L'étape de simulation est importante car elle permettra de détecter d'éventuelles erreurs qui pourraient provoquer des problèmes de synchronisation (comme un nom de dossier ou de photo non valide).

Il ne reste plus qu'à recommencer après avoir désactiver la simulation pour obtenir quelque chose qui ressemble à ceci :

L'option [Ajouter les nouvelles photos au panier] permet de les retrouver facilement dans le menu [Photos] à la rubrique [Panier], qui n'est visible que lorsqu'il contient quelque chose. L'étape suivante consiste donc à lier ces photos qui sont donc dans un album physique à un album virtuel (notez qu'il suffit de cliquer sur [Accueil administration] pour accéder au panier ou retrouver les dernières photos dans la rubrique [Photos récentes]) :

Il faudra par contre malheureusement penser à cliquer en haut de la page sur le lien [Vider le panier] 😕.

Si l'album physique concerné n'est pas lui-même le sous-album d'un autre album déjà caché, ne pas oublier de le “verrouiller” pour le cacher sauf aux administrateurs en passant par la gestion des albums.

Pour aller plus loin

Plugins

Voici quelques autres plugins pratiques et/ou sympas…
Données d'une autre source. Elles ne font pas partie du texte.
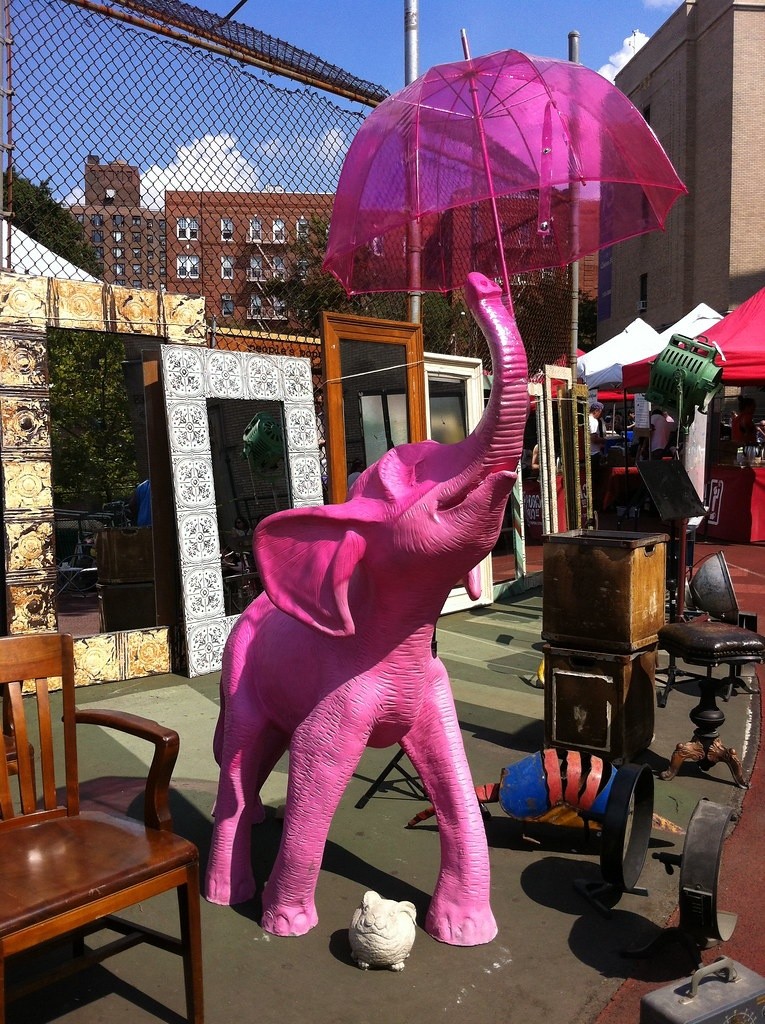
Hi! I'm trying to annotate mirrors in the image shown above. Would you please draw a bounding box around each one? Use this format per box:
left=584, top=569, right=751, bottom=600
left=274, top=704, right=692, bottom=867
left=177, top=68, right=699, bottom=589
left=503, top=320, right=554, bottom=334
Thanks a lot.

  • EXIF View qui améliore un peu la lisibilité des infos EXIF en traduisant certains champs
  • Extended Description permet quand à lui d'élargir énormément les possibilités des descriptions que l'on peut ajouter aux albums ou aux photos
  • Fotorama qui rends plus jolis les diaporama (la transition entre les photos en particulier)
  • GThumb+ qui permet d'afficher toutes les photos d'un album sur la même page sans que les performances n'en souffrent trop car par défaut, lorsqu'un album contient plus de 20 photos, Piwigo les affiche par pages mais surtout n'affiche plus que les tags liés aux photos de la page en cours (au lieu d'afficher tous les tags de l'album courant, ce qui, à mon avis, n'est vraiment pas intuitif)
  • LocalFiles Editor qui permet d'accéder facilement aux principaux fichiers de configuration locaux (options cachées, CSS, …)
  • Media Icon qui n'a toutefois d'intérêt que si l'on prévois de gérer des fichiers autres que des images
  • No Stats For Robots qui évite de comptabiliser les visites des robots du web (comme les moteurs de recherche) dans les statistiques
  • Piwigo OpenStreetMap qui ajoute des cartes open source à l'accueil, à chaque album (en gérant au passage automatiquement les éventuels fichiers gpx) ou encore à la page de chaque image
  • PWG Stuffs qui, malgré son nom pourri, apporte quelques possibilités intéressantes pour personnaliser sa galerie en ajoutant des blocs HTML supplémentaires
  • rightClick qui apporte un peu de sécurité (entre autres en désactivant le clic-droit sur les images)
  • RV Autocomplete qui étends les possibilités de la recherche intégrée à Piwigo
  • RV Thumbnail Scroller qui, comme GThumb+, permet de remplacer le système de pages des albums longs par un infinite scroll bien plus pratique (les deux plugins ne sont évidement pas prévus pour être activés simultanément)
  • RV DB Integrity parce qu'un outil de vérification de l'intégrité de la base de donnée ne peut pas faire de mal (la vérification n'est toutefois pas automatique, il faut passer par [Outils] ⇒ [Maintenance] et déclencher la vérification à la main)

Configuration avancée

Dans ce qui suit, je considère que le plugin LocalFiles Editor est installé mais j'indique tout de même le nom du fichier Piwigo à modifier à la main pour obtenir le même résultat. Avec le plugin, il suffit, sur la page d'Administration, de cliquer sur [Plugins] puis [LocalFiles Editor] et de se promener dans les onglets.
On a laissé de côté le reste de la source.